HITS: High-coverage LLM-based Unit Test Generation via Method Slicing
Zejun Wang, Kaibo Liu, Ge Li, Zhi Jin
TL;DR
This work tackles the challenge of achieving high coverage for complex focal methods in automatic Java unit test generation by decomposing methods into slices and generating tests per slice with LLM-guided chain-of-thought prompting (HITS). It combines static-context retrieval, problem-solution step decomposition, and post-processing (including self-debug fixes) to produce executable test suites. Evaluated on ten open-source projects against EvoSuite and multiple LLM baselines, HITS shows 10–20 percentage-point improvements in both line and branch coverage for complex methods, with ablation studies confirming the contribution of slicing, prompt design, and post-processing. The results underscore the practical potential of divide-and-conquer, slice-based prompting for LLM-driven test generation, while highlighting challenges in executable test quality and context learning that guide future enhancements.
Abstract
Large language models (LLMs) have behaved well in generating unit tests for Java projects. However, the performance for covering the complex focal methods within the projects is poor. Complex methods comprise many conditions and loops, requiring the test cases to be various enough to cover all lines and branches. However, existing test generation methods with LLMs provide the whole method-to-test to the LLM without assistance on input analysis. The LLM has difficulty inferring the test inputs to cover all conditions, resulting in missing lines and branches. To tackle the problem, we propose decomposing the focal methods into slices and asking the LLM to generate test cases slice by slice.

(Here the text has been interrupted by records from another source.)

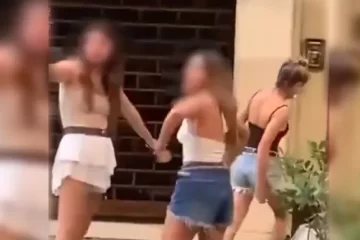 La Justicia brasileña imputó a la abogada argentina por gestos racistas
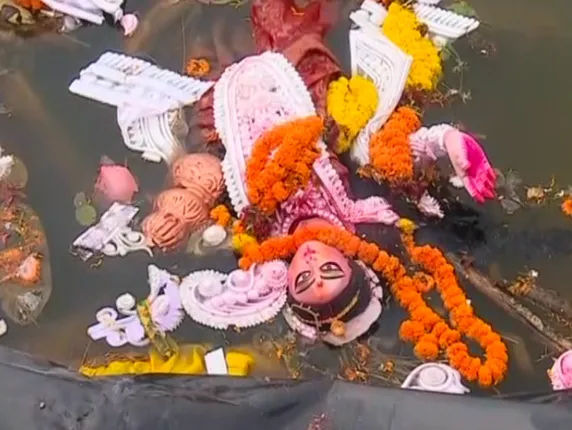 ଧରାପୃଷ୍ଠରୁ ବିଦାୟ ନେଉଛନ୍ତି ଜଗତଜନନୀ ମାଆ ଦୁର୍ଗା । ବିନା ବାଜା ଓ ଶୋଭାଯାତ୍ରାରେ ଚାଲିଛି ବିସର୍ଜନ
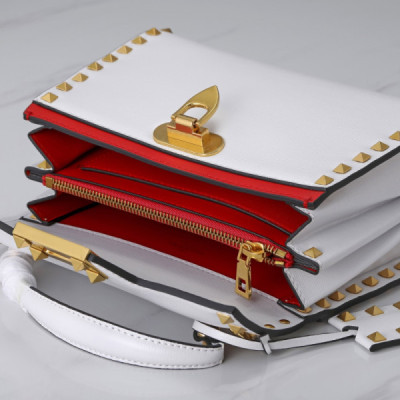 Valentino Garavani Rockstud Alcove-22*17*9CM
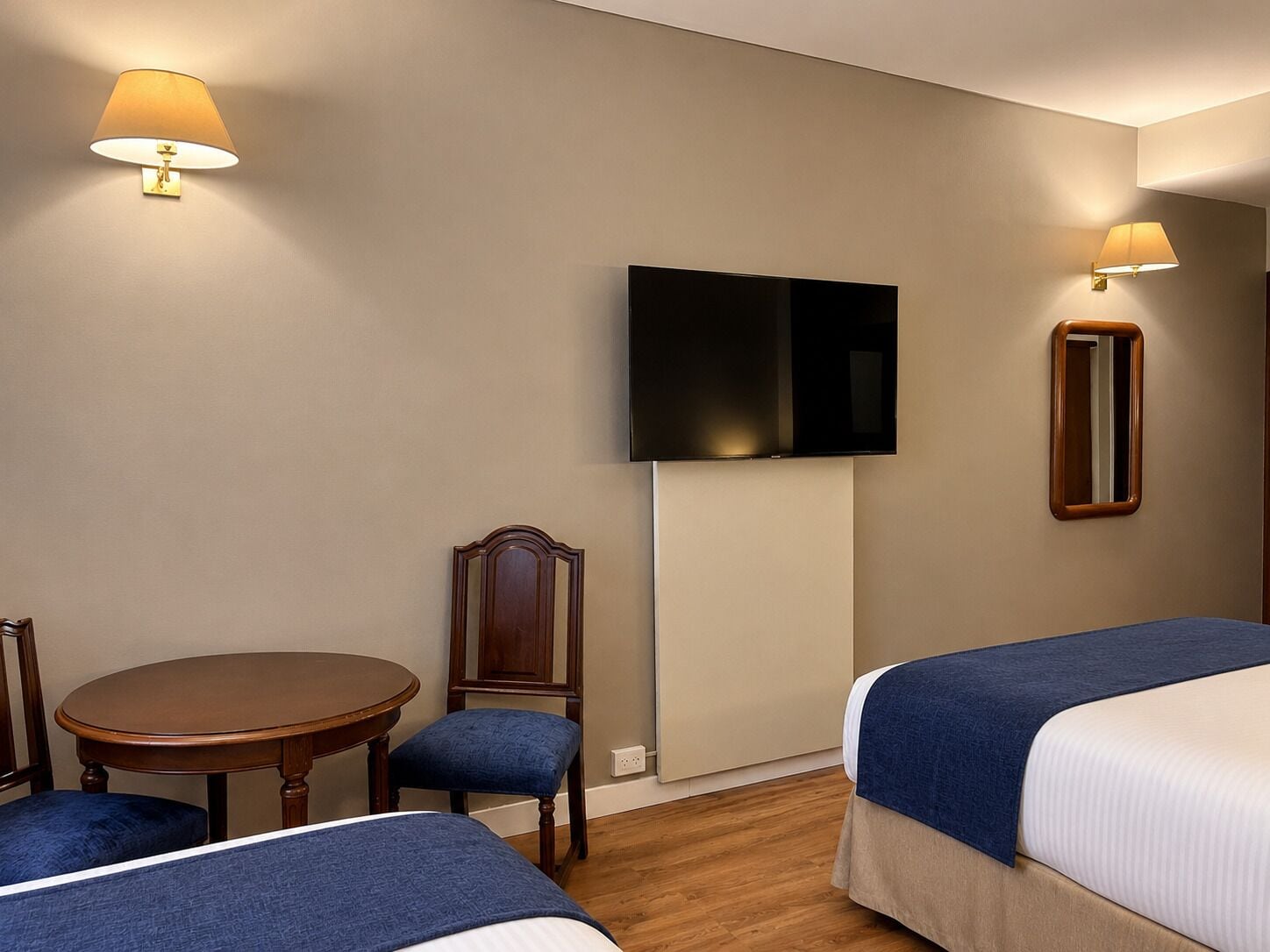 Deluxe Quadruple Room | In-room safe, WiFi (free)
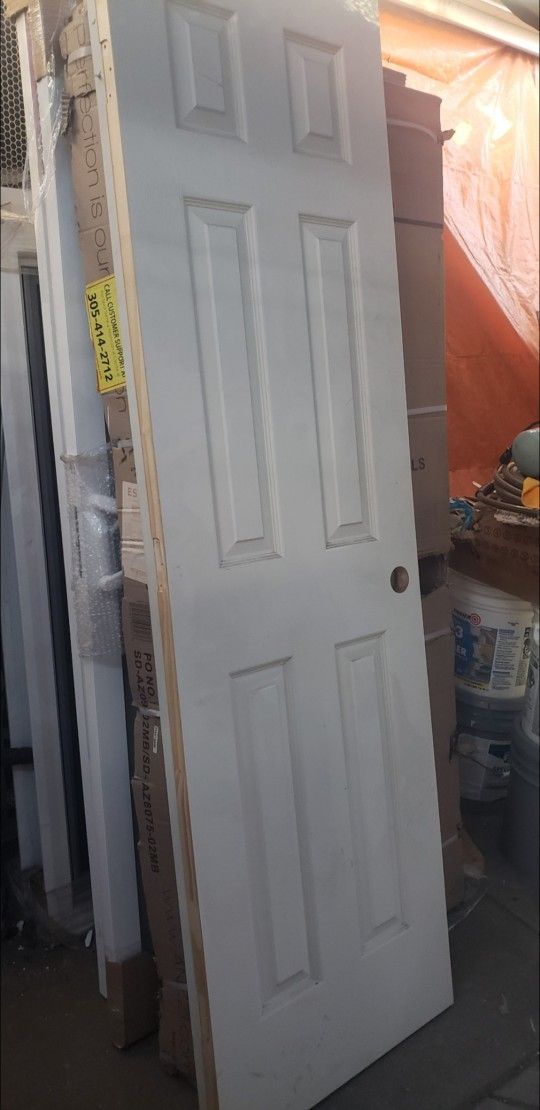 Interior Door 24x80 Left Hand Solid Core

Our method simplifies the analysis scope, making it easier for the LLM to cover more lines and branches in each slice. We build a dataset comprising complex focal methods collected from the projects used by existing state-of-the-art approaches. Our experiment results show that our method significantly outperforms current test case generation methods with LLMs and the typical SBST method Evosuite regarding both line and branch coverage scores.